• _Given passage_:
◇ ◇ ◇ ◇ ◇
# Help - Canon 60D or 7D?



## mk4gtiturbo (Jun 16, 2009)

I've been into photography for a number of years but only got a DSLR a few years ago, it was my dads old 350D. I now have several lenses for it and so I'm not looking to change brands.

My wife has suggested buying me a new body for my 40th later this year but I have a trip to Vegas booked for June and she wants to get it early so I can get used to it beforehand.

My dilema is that I have read loads of reviews and even handled them in the shops and I still can't decide between the two. Originally I had set my heart on the 60D but I've now found an online shop that is doing the 7D on the cheap.

Any advice? Both seem to have advantages and disadvantages over each other!


----------



## composite (Jan 31, 2012)

Having done a degree in photography......I suggest you buy a 60D I have literally bought 1 3days ago,it is fantastic! I can mail or email you some images,few pound cheaper than the 7d with enough change to get a lens


----------



## tenyearsafter (May 25, 2011)
◇ ◇ ◇ ◇ ◇
Questions on scene geometry
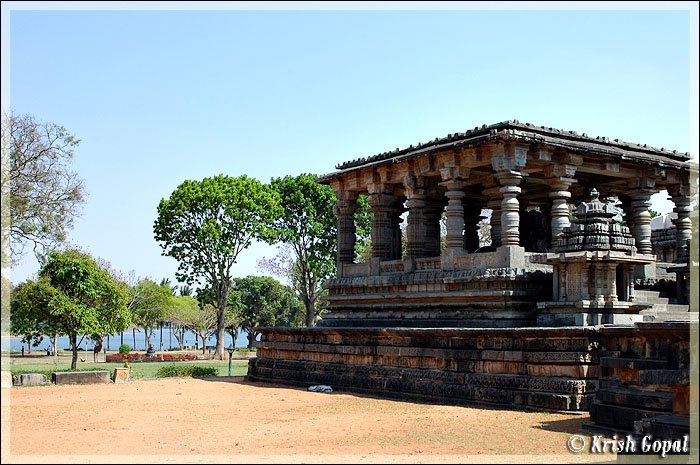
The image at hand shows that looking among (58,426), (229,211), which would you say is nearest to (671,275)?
(58,426)

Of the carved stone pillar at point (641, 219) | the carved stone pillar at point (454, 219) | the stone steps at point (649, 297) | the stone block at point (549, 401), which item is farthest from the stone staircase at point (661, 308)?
the carved stone pillar at point (454, 219)

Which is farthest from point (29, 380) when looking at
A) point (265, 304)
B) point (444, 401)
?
point (265, 304)

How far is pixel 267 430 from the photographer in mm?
11867

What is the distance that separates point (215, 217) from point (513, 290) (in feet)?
77.8

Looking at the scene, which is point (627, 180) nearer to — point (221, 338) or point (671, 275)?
point (671, 275)

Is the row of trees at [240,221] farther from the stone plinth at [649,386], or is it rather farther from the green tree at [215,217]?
the stone plinth at [649,386]

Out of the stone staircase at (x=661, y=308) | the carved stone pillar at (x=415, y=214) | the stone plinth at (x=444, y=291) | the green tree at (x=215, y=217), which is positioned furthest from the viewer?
the green tree at (x=215, y=217)

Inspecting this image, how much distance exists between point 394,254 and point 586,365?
9.11 meters

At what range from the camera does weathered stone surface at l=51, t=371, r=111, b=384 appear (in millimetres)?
21109

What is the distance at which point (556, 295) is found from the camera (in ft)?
51.3

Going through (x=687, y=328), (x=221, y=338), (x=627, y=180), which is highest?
(x=627, y=180)

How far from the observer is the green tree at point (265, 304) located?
68875 millimetres

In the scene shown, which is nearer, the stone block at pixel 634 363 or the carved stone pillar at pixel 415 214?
the stone block at pixel 634 363

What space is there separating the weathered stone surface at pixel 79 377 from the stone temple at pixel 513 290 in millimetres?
4199
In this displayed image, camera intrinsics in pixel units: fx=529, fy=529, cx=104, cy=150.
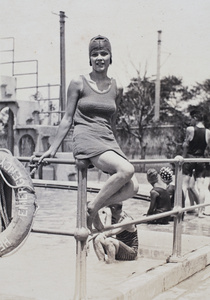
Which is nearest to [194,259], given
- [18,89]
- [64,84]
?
[18,89]

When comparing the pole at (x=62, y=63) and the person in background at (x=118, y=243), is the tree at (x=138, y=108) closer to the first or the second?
the pole at (x=62, y=63)

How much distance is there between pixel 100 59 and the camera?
3.91 meters

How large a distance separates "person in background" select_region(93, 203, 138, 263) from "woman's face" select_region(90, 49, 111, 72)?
5.10 feet

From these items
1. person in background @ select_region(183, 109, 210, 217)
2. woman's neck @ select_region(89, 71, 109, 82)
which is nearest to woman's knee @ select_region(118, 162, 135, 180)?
woman's neck @ select_region(89, 71, 109, 82)

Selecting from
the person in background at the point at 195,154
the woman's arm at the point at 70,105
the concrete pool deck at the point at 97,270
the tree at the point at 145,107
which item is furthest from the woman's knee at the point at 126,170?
the tree at the point at 145,107

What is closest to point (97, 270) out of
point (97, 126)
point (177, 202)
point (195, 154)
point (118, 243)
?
point (118, 243)

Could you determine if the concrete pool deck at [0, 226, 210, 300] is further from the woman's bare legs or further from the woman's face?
the woman's face

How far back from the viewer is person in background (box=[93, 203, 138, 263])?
5.02 metres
◇ ◇ ◇ ◇ ◇
• _Exercise tasks_:
[1] Translate into Spanish this sentence from the camera forum thread: "My wife has suggested buying me a new body for my 40th later this year but I have a trip to Vegas booked for June and she wants to get it early so I can get used to it beforehand."
[2] Condense the paragraph of the camera forum thread that begins "I've been into photography" into a brief bulleted list that retains its main facts.

• _Answers below_:
[1] Mi esposa ha sugerido comprarme un cuerpo nuevo para mis 40 años, más adelante este año, pero tengo un viaje a Las Vegas reservado para junio y ella quiere comprarlo antes para que pueda acostumbrarme a él de antemano.

[2]
- Interested in photography for a number of years
- Acquired a DSLR only a few years ago: the writer's father's old 350D
- Now owns several lenses for it, so has no plans to change brands